第9話 面倒くさい宿敵ども


 俺はシュガーの案内で城の医務室に連れられた。

 そこには人間の白魔道士がいて、回復魔法による傷の手当てが受けられるのだ。


「ねえねえ、傷の具合はどう?」


 治療を終えてベッドに座っているとき、医務室の入り口から声がした。

 振り向くと、そこにいたのはシャインという女だった。

 その後ろにはファルコもいる。


「勇者一味のお二人が、わざわざタロウのために来てくれたってわけか? お見舞いの品は持ってきたんだろうな」


 若干皮肉っぽい言い方をするシュガーの口ぶりから察するに、二人とはそこそこ近しい関係にあるらしい。

 第三王女の護衛は落ちぶれた連中ばかりと聞いているが、勇者パーティーにも気軽に話しかけられるあたり、シュガーだけは少々立場が違いそうだ。


「私はそのつもりで来たよ。ほら、おいしいフルーツ持ってきたもんね」


 シャインは小さな実が密集している果物を掲げて見せた。

 そして医務室にズカズカ入ってくると、シュガーをしっしと追い払ってから俺の隣に座った。

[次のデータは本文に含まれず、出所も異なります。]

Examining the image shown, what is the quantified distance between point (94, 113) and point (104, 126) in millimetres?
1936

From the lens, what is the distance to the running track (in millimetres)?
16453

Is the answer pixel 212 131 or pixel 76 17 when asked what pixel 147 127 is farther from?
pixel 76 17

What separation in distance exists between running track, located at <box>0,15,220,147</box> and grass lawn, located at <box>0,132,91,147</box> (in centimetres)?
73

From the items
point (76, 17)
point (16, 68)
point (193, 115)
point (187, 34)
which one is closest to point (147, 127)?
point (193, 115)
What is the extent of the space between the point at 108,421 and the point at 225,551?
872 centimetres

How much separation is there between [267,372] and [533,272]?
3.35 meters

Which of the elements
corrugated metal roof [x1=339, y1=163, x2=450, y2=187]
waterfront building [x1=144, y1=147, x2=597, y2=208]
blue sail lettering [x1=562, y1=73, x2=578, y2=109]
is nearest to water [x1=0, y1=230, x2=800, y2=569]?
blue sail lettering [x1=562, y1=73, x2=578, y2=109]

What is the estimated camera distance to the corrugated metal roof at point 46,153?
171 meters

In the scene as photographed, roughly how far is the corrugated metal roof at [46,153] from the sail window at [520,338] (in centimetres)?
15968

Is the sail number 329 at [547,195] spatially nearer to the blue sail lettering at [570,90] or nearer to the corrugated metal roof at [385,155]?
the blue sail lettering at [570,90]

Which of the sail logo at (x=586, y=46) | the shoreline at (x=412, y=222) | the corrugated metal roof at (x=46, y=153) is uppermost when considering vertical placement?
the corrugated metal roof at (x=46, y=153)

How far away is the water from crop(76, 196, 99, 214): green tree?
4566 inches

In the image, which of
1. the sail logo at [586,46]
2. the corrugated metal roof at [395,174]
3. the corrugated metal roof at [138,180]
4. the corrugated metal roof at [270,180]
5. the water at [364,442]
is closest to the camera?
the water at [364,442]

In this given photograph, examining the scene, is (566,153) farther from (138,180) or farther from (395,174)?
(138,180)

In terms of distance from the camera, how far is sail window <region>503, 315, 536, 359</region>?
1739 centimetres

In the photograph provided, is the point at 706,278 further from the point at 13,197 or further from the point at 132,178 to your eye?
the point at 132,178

「ねえねえ、タロウ君だっけ? すごいねキミ、気に入ったよ。できればあのままクソ王子の顔を一発殴ってほしかったなあ。そしたらもっと盛り上がったのに。このクソ勇者が邪魔するもんだからさあ」


 シャインが軽口をたたく。

 こうして見るとかなりの美人だし、先ほどは鎧を身にまとっていたから分からなかったが、男を魅了する体つきだ。


 持ってきた果物の実をちぎっては、「はい、あーん」とか言って俺の口に持ってくる。


「いや、結構です」

「もう。照れなくてもいいのにぃ」


 なんだ、この女は。

 魔王を子供扱いとは、いい度胸だ。

 などという茶番が繰り広げられているところへ、ファルコが相変わらずの真顔を保ったままやってきた。


「おまえ、どこかで会わなかったか?」


 目を細めて、ファルコがじっくり観察するように俺の顔をにらむ。


「い……いやぁ、気のせいでしょ。俺はあんたのことなんか知らないし。はは……」


 やばい!

 魔王の姿で一戦交えたときは夜だったので、まあ問題ないだろうと思っていたのに。


 人間に化けているとはいえ、顔そのものは魔王のときとほとんど変わらない。

 せいぜい肌の色が魔族特有の灰色で、耳がとがっているくらいの違いしかないのだ。

 今後はフードを深くかぶって、なるべく顔を見られないようにせねば。


「私のことを知らない? この国で……いや、この大陸で私の顔を知らぬ人間などいないと思っていたが……」

「あ、勇者ですよね、勇者。面識はないって意味でして……あはは……」

「勇者だと? 市民は私のことをみな、勇者さまと呼ぶはずだが」


 こいつ、めちゃくちゃ面倒くさいやつだな。


「あ、すいません勇者さま。怪我してるもんで、少々頭がボーっとしてましてね」


 なんで俺が勇者なんぞに、ここまでへりくだった態度を取らねばならんのだ。


「おまえ、態度でかいな」


 うぜーーーー!!

 いや、おまえに言われたくねーーーー!!

 こいつ、絶対に嫌われてるだろ!


「はい、そこまで。タロウ君、困ってんじゃん」


 ぐいぐい迫るファルコの間にシャインが割って入り、引き離した。

 そこでようやくファルコは背を向け、無言のまま医務室を出ていった。


「ごめんねー。ウザいやつ連れてきちゃってさあ」


 言いながら、シャインが顔を近づけてくる。

 なんだこの女、まるでうちの組織のサキュバスみたいに迫ってくるやつだな。


 レイナック以外の女など、魔族だろうが人間だろうが興味はない。

 もしこれがレイナックだったら。

 うっかり想像してみたら、鼓動が高鳴り顔が熱くなってしまった。


「あー! タロウ君、顔が真っ赤! かわいいやつー!」


 違う!

 断じておまえに照れているわけじゃない!


 くそ、魔王に向かってかわいいなどとほざきやがって。

 あと、出ていったと思ってたファルコが、入り口の陰からずっと俺を睨んでるんだが。


 まだ疑っているのか、それともどこで会ったのか記憶を探っているのか。

 ホントしつこいな。


 そういや、あの夜もセオリー無視して執拗に追いかけてきたし。

 勇者は魔王の宿敵というのが常ではあるが、こいつとはなるべく関わりたくないな。